◆ **課題文**:

● ● ●

うた☆プリ、あんスタ、アイナナ……。
色んなアイドルジャンルを楽しんできた・現在進行形で楽しんでいる著者だが、今でもアイドルモノの中で一番好きな、忘れられない作品がある。
『少年ハリウッド』だ。
少年ハリウッドは2014年夏にアニメ一期が、翌年に二期が放送された作品である。原作は小説で、コミカライズ化もされている※1。著者はアニメしか見ていないし、視聴も一度のみ。機会があればまた見たいと思っているものの、今のところ実現できていない。なのでこれ以降先の話は頭に残っている記憶で構成されているので、一部「そんなだっけ?」みたいに思うところがあるかもしれない。まあ本編見てくれよな(へたくそなウインク)
少年ハリウッドは、思い返すとあんスタやアイナナのような「めっちゃ闇」みたいな展開やぷんぷん匂わすキャラはいなかったように思う。
10代の少年5人が、社長にスカウトされたり自分の夢のために事務所に所属することとなる。事務所の所有する劇場を活動拠点とし、アイドルとして成長する姿を描いたストーリーだ。

● ● ●

◆ **取り組むこと**:
課題文によると、『少年ハリウッド』のアニメ一期はいつ放送されましたか。 課題文だけを手がかりにしてください。

保存済みの項目:
● ● ●

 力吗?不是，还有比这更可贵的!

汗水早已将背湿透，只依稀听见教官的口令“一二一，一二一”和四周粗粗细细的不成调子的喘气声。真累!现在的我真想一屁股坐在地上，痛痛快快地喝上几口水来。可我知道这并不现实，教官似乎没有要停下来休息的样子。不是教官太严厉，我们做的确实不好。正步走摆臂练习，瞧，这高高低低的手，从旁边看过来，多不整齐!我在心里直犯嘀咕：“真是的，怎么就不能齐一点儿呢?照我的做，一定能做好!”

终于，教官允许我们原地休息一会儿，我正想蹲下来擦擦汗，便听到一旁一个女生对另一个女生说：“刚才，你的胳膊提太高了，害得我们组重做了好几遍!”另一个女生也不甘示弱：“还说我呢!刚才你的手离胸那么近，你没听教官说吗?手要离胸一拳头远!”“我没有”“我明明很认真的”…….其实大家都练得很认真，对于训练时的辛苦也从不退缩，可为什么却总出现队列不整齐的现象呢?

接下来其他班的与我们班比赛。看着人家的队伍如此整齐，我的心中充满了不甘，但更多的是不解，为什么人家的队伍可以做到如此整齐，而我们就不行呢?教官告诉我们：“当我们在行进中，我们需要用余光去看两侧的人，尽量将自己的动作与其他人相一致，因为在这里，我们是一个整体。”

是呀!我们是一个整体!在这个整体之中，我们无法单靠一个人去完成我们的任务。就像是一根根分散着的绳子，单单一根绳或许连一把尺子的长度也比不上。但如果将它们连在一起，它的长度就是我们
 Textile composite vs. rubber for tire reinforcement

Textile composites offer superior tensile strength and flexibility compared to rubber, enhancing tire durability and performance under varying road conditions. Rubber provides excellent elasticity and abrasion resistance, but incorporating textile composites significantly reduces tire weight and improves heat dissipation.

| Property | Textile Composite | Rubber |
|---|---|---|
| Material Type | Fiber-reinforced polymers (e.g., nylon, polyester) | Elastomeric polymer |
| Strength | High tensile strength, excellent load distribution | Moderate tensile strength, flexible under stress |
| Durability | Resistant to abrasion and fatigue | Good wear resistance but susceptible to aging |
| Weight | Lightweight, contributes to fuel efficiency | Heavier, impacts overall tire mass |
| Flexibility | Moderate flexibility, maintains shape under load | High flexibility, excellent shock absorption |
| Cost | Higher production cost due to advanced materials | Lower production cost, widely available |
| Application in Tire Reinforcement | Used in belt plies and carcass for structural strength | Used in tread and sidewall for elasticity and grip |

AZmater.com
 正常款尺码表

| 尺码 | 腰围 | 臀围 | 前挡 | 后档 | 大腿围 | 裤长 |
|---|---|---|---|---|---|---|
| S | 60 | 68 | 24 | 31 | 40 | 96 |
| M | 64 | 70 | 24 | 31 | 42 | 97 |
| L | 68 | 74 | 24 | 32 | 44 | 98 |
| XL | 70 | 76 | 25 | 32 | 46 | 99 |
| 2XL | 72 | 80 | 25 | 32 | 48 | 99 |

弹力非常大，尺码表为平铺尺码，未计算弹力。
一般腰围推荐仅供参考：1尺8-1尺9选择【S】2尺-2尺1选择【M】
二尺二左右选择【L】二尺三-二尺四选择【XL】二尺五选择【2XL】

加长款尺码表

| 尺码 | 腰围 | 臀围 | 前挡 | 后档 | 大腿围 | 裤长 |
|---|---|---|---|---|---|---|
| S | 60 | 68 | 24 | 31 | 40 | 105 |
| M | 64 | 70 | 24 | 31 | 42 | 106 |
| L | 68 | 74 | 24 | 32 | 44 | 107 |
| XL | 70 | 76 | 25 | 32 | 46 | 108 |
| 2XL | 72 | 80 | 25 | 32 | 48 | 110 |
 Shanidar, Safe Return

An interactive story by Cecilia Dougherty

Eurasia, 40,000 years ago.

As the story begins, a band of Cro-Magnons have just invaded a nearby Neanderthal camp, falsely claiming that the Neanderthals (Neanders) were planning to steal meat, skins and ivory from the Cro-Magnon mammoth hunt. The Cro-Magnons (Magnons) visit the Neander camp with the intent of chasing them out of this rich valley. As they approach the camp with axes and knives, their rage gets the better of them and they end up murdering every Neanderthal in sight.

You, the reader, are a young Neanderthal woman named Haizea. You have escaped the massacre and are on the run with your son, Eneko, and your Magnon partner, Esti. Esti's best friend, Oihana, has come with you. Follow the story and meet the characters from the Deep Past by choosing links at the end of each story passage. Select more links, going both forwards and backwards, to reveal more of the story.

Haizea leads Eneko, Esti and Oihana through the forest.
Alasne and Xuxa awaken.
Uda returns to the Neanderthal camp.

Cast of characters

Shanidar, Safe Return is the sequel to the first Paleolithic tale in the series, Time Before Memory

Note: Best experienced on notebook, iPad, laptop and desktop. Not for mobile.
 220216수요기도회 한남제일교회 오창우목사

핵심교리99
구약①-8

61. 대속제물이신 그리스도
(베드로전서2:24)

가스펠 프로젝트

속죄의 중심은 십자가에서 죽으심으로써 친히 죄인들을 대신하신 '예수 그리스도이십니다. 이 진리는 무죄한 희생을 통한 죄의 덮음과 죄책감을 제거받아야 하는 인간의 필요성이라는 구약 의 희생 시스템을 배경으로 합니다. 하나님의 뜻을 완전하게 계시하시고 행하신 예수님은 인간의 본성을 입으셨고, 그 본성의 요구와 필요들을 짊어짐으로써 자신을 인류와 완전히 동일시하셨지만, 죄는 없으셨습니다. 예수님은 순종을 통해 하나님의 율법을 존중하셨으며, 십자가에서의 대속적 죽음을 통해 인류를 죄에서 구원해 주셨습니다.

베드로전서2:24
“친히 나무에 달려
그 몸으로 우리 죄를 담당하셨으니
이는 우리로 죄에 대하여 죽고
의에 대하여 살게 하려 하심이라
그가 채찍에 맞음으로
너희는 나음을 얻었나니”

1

● ● ●

◆ **解答**:
2014年夏